= Selection =
* begin *
4 Outdated Ways to Decorate Entryways That Designers Say You Should Stop — And What to Do Instead

Keeping away from these outdated trends will ensure your entryway has timeless appeal

(Image credit: Brooke Schwab)

Don’t be fooled into thinking the entryway deserves less design attention than any other room — if anything, it deserves more consideration, as the place that welcomes you inside each and every day.

Even though you may not be hanging around in this area for extensive periods of time, it’s not a corridor or mere walk-through: your entryway should proudly set the tone for your whole home and should be embraced as any other space would.

Nevertheless, go easy with the notion of entryway trends — the aim should be to design a timeless elegance that can evolve over time. Where you're tempted to introduce trending designs, interior designers want you to stay ahead of the curve, so with that in mind, they told us to avoid these 4 outdated entryway ideas.
* end *
= Extracted information =
* begin *
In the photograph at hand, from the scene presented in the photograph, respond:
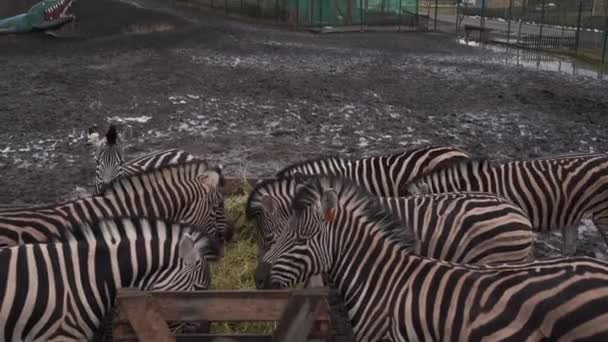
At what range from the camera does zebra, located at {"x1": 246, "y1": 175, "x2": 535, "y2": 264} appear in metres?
* end *
* begin *
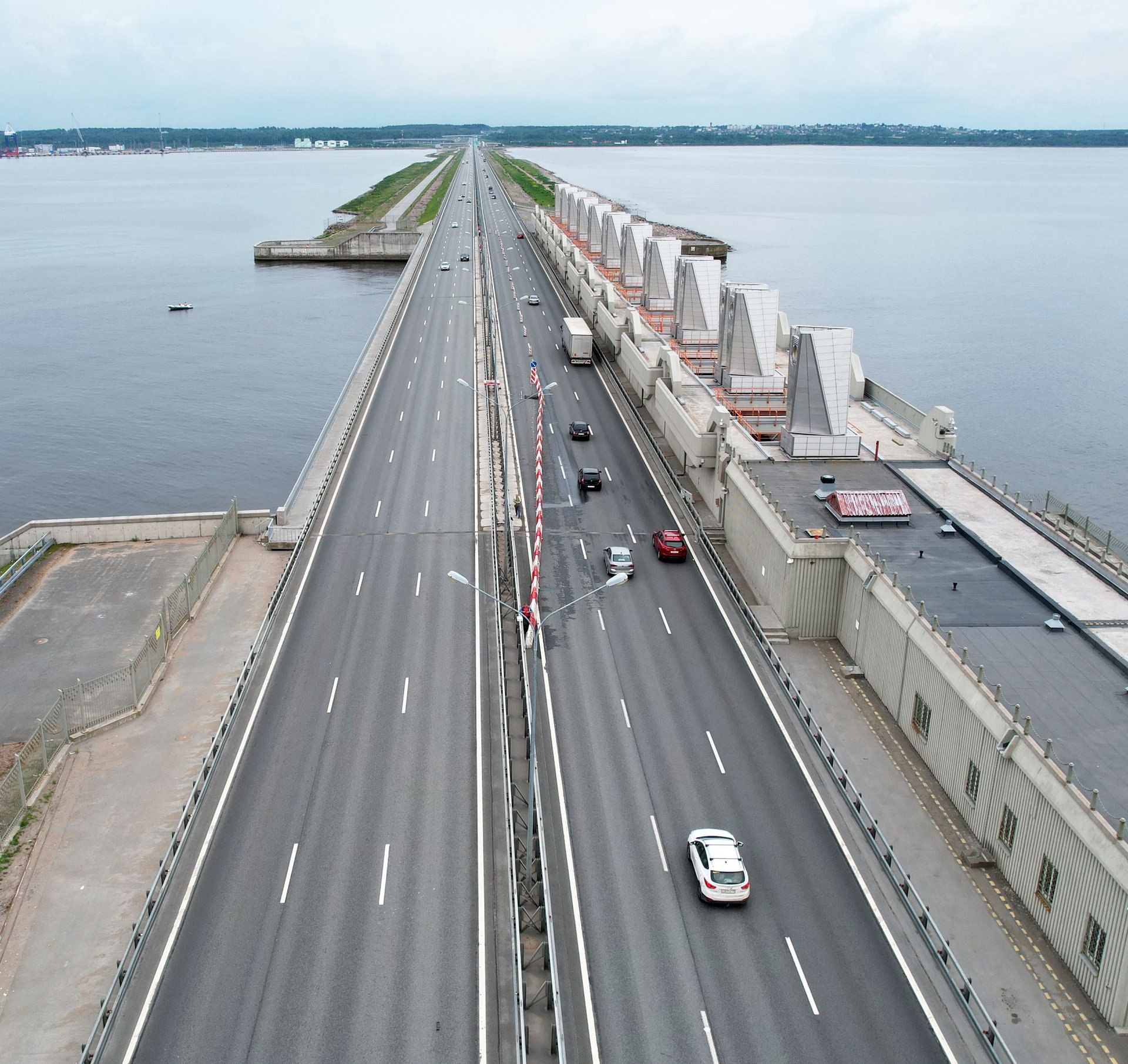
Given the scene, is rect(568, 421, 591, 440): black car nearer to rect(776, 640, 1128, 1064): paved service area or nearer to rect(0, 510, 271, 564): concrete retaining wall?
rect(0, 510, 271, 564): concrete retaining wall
* end *
= Exercise requirements =
**a)** According to the entryway article, what should the aim be instead of following entryway trends?
**b)** Continue the article on outdated entryway decorating ideas from the point where it stops.
The records are drawn from a separate source and are unrelated to the entryway article.

= Expected outputs =
**a)** The aim should be to design a timeless elegance that can evolve over time.

**b)**
1. Bold geometrics

A half panelled wall, half light wallpaper entryway

Try instead: A subtler approach to pattern will add interest without being overwhelming.

(Image credit: Little Greene)

Patterns and prints, such as wallpaper ideas and fabrics are brilliant for introducing color, pattern and texture to a space. But while large, bold prints are an obvious design choice to feature, whereas small patterns often offer a more subtle effect that’s less easy to tire of.

‘Some of the bold geometric patterns can make an entryway feel dated,' says Perry Walter, Founder of Walter Studio Interior Design. 'At times these patterns can overpower a space. Smaller scale prints, solid colors and well-scaled furniture contribute a sense of spaciousness and serenity in an entryway, making it feel more inviting and calming.'

Taking a subtle stance on injecting the space with pattern will prevent it from dating so quickly as well as making it easier to change up the more temporary finishes throughout the seasons.

2. Mass produced furniture

an entryway with a built in bench

Try instead: Going bespoke with a design that makes sense for your space.

(Image credit: Lucas Madani. Design: Hauvette Madani)

Try to avoid over-produced furniture — it simply cannot be tailored to everybody's needs and can often come across as an impersonal bland feature, unless you’re a total minimalist.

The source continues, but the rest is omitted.